Il faut admettre que si les retrouvailles s’étaient faites entre ces
amis après la coupure due à l’occupation allemande, il s’en fallut de
beaucoup pour la plupart des groupes d’artistes. Car l’idéal, la
mentalité, la culture de ceux que nous avons cités, en faisaient des
exceptions. Pour les autres, un personnage avait pris une importance
démesurée : le marchand de tableaux, le directeur de galerie. Les
peintres n’échangeaient plus leurs idées, ne se partageaient plus les
bons tuyaux sur les amateurs. Le marchand se chargeait de vendre et
souvent de dire au peintre ce qu’il devait peindre ; il n’était plus
seulement un partenaire commercial, mais un agent de relations
publiques et même un mentor qui ne tolérait pas d’autres influences que
la sienne sur SON peintre. Il faudra un jour étudier le rôle de
certains marchands de tableaux dans l’évolution des idées, des goûts,
des travaux des peintres et, finalement, sur le contenu même de
l’histoire de l’art du XXème siècle où certains de leurs poulains
occupent une place considérable et où les autres créateurs se cherchent
en vain.

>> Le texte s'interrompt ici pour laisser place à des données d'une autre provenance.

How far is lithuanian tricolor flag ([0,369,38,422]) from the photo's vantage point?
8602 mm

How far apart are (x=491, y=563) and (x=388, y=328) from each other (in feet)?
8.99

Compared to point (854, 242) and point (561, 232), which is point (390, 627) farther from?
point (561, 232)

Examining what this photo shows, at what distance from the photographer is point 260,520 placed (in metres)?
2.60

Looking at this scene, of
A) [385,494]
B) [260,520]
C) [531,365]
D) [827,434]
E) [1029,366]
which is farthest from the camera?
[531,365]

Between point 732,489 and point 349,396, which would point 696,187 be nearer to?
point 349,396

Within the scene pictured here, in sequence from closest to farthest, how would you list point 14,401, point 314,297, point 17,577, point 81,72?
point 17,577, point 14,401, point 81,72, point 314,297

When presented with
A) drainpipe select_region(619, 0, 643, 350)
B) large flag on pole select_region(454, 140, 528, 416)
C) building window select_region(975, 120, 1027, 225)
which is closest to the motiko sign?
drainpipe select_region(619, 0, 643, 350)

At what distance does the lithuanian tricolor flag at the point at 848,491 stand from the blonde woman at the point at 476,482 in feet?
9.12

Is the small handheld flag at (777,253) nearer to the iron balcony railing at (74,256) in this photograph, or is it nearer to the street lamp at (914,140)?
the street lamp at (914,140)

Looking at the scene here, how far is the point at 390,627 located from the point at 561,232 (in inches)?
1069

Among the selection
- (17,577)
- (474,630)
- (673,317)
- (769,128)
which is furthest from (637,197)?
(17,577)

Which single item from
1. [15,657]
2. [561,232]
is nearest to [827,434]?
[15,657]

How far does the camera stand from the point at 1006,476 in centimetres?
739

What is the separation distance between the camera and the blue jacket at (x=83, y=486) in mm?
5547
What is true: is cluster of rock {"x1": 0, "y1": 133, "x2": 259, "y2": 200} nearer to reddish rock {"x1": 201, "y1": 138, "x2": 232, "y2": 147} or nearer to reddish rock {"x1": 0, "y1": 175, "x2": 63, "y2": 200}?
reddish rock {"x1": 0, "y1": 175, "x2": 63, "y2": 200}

René Huyghe a parlé d’une "génération sacrifiée".
Il songeait surtout à ceux dont les carrières ont été ensevelies dans
l’hécatombe de 1914-1918, mais aussi à ceux qui n’avaient pas pris le
train des idées et des mœurs nouvelles. Or la Seconde Guerre mondiale a
oblitéré un nombre encore plus grand de talents féconds, de chercheurs
passionnés dont le seul travers fut de croire qu’il y avait à profiter
encore des leçons des grands ancêtres. Il en résulte une fracture que
rien ne comble entre les centaines d’années précédentes et l’apparition
de nos idoles modernes qui ne se rattachent à rien. En sondant ce
gouffre on retrouvera les tenants d’une civilisation qui, en dépit de
ses erreurs et de ses tâtonnements, gardait l’homme comme souci premier
et comme ultime référence.
Des élèves nombreux fréquentèrent les ateliers de Kickert. Ils
accédaient à celui du haut, au niveau de l’entrée sur la rue
Boissonade. Lui-même se réservait celui du bas, relié à l’autre par un
escalier, mais accessible aussi par le jardin. Cependant, fidèle à ses
principes (1) et tout
particulièrement à celui qu’il estimait fondamental du travail du
maître au milieu de ses élèves, il ne manquait jamais de peindre en
même temps que ceux-ci durant toute la matinée (les élèves venaient
travailler surtout le matin), généralement sur le même sujet tel qu’un
modèle nu ou qu’une nature morte dont il avait arrangé la composition à
son idée et à son goût. Il jetait de temps à autre un coup d’œil sur
leurs travaux, les guidait par une courte remarque et quelquefois, ému
par leur bonne volonté que contrariait leur inexpérience, il corrigeait
d’une touche ferme ce qui n’avait pas encore trouvé sa juste place, ni
son relief. Il conseillait à ses élèves les fournisseurs et les
fournitures qu’il jugeait par expérience les meilleurs, les guidait
pour le format, le support, le choix des tubes de couleur, etc. Aussi
les experts qui auront dans le futur à distinguer l’œuvre de la main du
maître de celle qu’il faut attribuer à un élève, seront-ils bien aise
de disposer d’un catalogue raisonné établi avec rigueur et objectivité.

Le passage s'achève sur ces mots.